DATA FOR THE TASK ->
============================================================

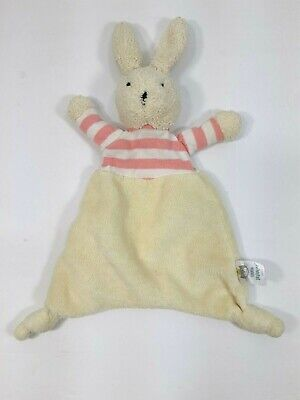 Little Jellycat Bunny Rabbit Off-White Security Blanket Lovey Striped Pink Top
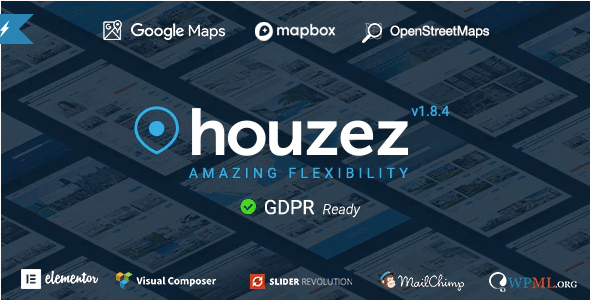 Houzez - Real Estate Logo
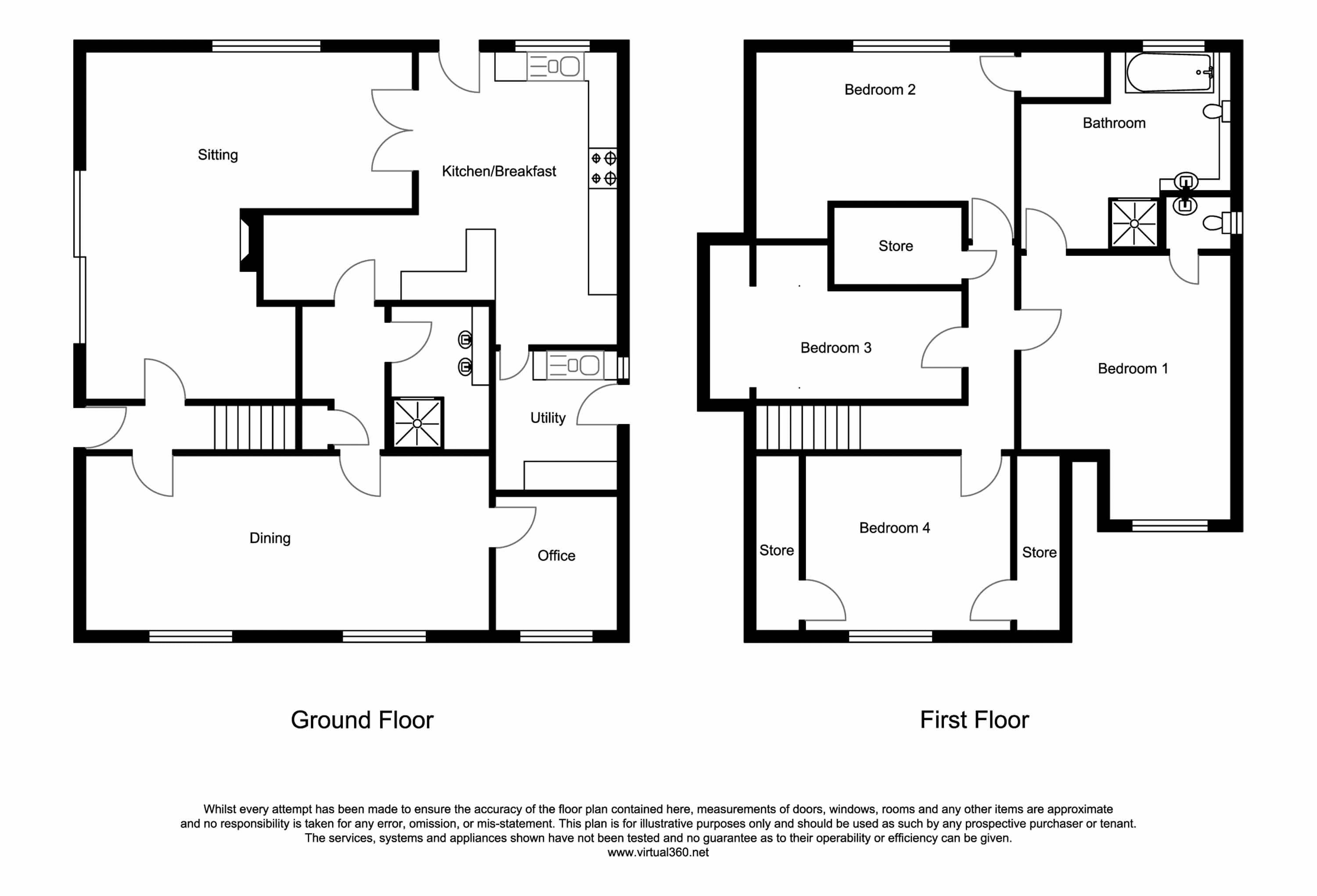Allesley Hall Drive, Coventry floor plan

============================================================

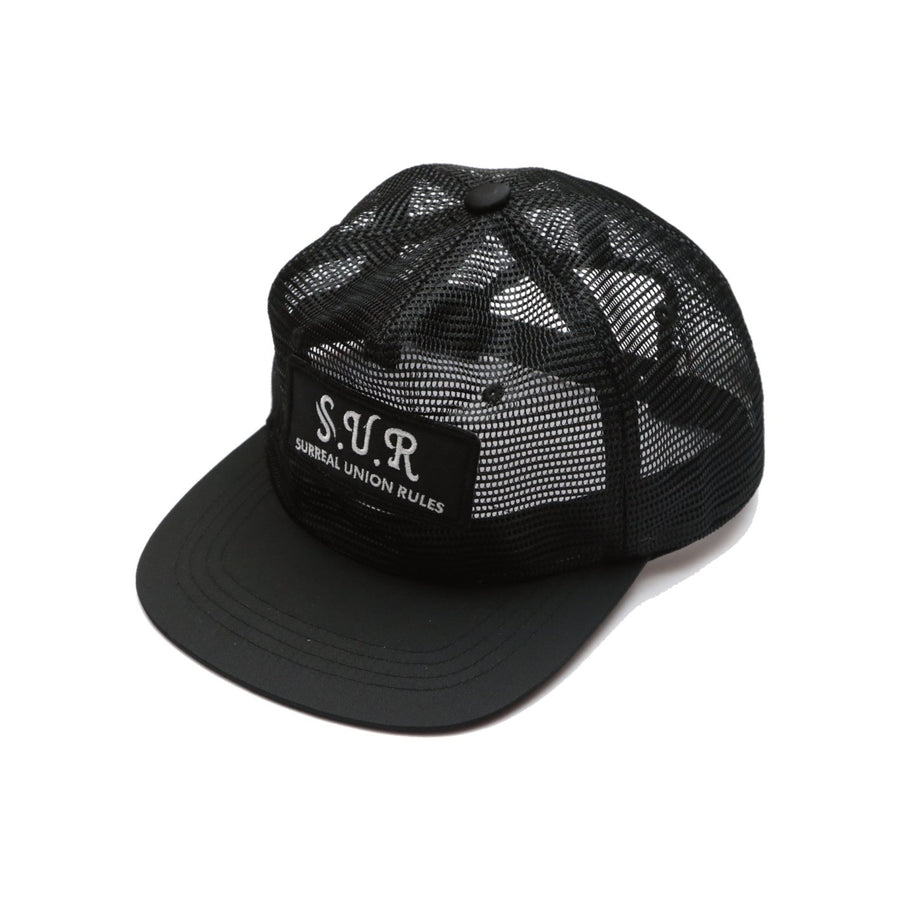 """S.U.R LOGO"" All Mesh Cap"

============================================================

WHAT YOU ARE ASKED TO DO ->
Look above for the line with "Little Jellycat Bunny", then give again exactly every line from there through the line with "Allesley Hall Drive, Coventry floor plan", skipping the pictures.

TASK ANSWER ->
 Little Jellycat Bunny Rabbit Off-White Security Blanket Lovey Striped Pink Top
 Houzez - Real Estate Logo
Allesley Hall Drive, Coventry floor plan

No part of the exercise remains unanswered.